## Requirements
Rewrite everything from the line containing "What is the distance from" down to the end of the data as a numbered list, leaving out any blank lines.

## Source data
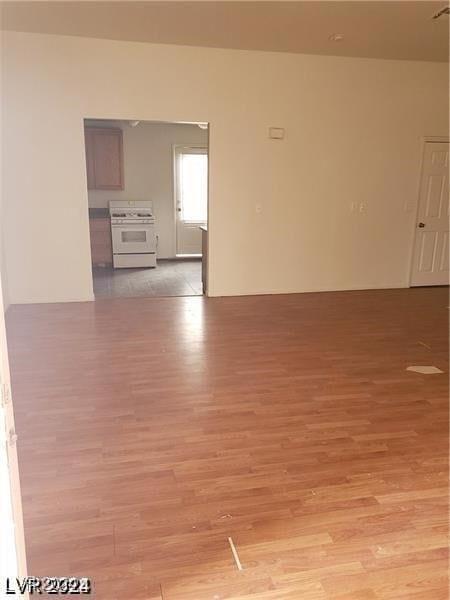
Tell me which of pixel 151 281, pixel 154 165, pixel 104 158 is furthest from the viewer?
pixel 154 165

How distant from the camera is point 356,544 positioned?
1.75m

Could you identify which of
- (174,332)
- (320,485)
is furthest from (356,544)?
(174,332)

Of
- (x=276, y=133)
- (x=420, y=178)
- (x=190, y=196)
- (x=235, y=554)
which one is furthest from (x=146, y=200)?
(x=235, y=554)

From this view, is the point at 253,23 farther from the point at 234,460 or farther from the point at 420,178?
the point at 234,460

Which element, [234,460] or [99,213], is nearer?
[234,460]

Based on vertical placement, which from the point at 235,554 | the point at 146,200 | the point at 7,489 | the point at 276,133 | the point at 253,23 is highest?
the point at 253,23

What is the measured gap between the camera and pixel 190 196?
888 cm

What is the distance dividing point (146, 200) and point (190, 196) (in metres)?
0.93

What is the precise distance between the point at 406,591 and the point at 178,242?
7830mm

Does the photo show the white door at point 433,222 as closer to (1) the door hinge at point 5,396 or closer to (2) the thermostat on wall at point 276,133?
(2) the thermostat on wall at point 276,133

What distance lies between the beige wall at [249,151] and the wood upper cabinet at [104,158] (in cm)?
283

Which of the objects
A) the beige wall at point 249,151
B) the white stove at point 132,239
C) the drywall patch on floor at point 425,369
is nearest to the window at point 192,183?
the white stove at point 132,239

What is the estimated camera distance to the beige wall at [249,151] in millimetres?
4844

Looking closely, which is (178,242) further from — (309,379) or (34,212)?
(309,379)
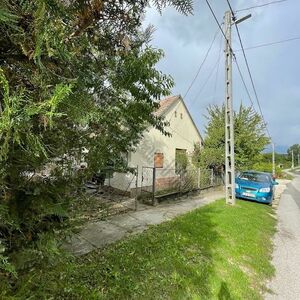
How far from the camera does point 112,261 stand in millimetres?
4723

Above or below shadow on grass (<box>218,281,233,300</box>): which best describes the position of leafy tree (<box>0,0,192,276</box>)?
above

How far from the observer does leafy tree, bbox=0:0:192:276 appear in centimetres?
100

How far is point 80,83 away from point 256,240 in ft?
23.1

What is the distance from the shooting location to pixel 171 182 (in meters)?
12.7

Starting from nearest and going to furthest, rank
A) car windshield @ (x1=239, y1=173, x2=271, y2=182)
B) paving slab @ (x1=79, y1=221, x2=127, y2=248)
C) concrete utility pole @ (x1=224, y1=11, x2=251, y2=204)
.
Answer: paving slab @ (x1=79, y1=221, x2=127, y2=248) → concrete utility pole @ (x1=224, y1=11, x2=251, y2=204) → car windshield @ (x1=239, y1=173, x2=271, y2=182)

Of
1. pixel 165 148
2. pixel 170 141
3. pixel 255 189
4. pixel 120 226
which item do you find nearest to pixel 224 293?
pixel 120 226

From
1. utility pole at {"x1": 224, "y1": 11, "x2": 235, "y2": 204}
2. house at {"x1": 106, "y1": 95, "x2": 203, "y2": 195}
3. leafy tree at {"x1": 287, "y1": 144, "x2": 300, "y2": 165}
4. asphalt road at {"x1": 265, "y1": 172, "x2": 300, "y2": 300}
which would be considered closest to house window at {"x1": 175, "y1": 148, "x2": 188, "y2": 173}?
house at {"x1": 106, "y1": 95, "x2": 203, "y2": 195}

## Result
1. What is the distance from the shooting location to pixel 171 182 (in meters)?
2. 12.7
3. Starting from nearest and going to furthest, rank
4. A) car windshield @ (x1=239, y1=173, x2=271, y2=182)
5. B) paving slab @ (x1=79, y1=221, x2=127, y2=248)
6. C) concrete utility pole @ (x1=224, y1=11, x2=251, y2=204)
7. .
8. Answer: paving slab @ (x1=79, y1=221, x2=127, y2=248) → concrete utility pole @ (x1=224, y1=11, x2=251, y2=204) → car windshield @ (x1=239, y1=173, x2=271, y2=182)
9. Of
10. 1. pixel 165 148
11. 2. pixel 170 141
12. 3. pixel 255 189
13. 4. pixel 120 226
14. which item do you find nearest to pixel 224 293?
15. pixel 120 226
16. From
17. 1. utility pole at {"x1": 224, "y1": 11, "x2": 235, "y2": 204}
18. 2. house at {"x1": 106, "y1": 95, "x2": 203, "y2": 195}
19. 3. leafy tree at {"x1": 287, "y1": 144, "x2": 300, "y2": 165}
20. 4. asphalt road at {"x1": 265, "y1": 172, "x2": 300, "y2": 300}
21. which would be considered closest to house window at {"x1": 175, "y1": 148, "x2": 188, "y2": 173}?
22. house at {"x1": 106, "y1": 95, "x2": 203, "y2": 195}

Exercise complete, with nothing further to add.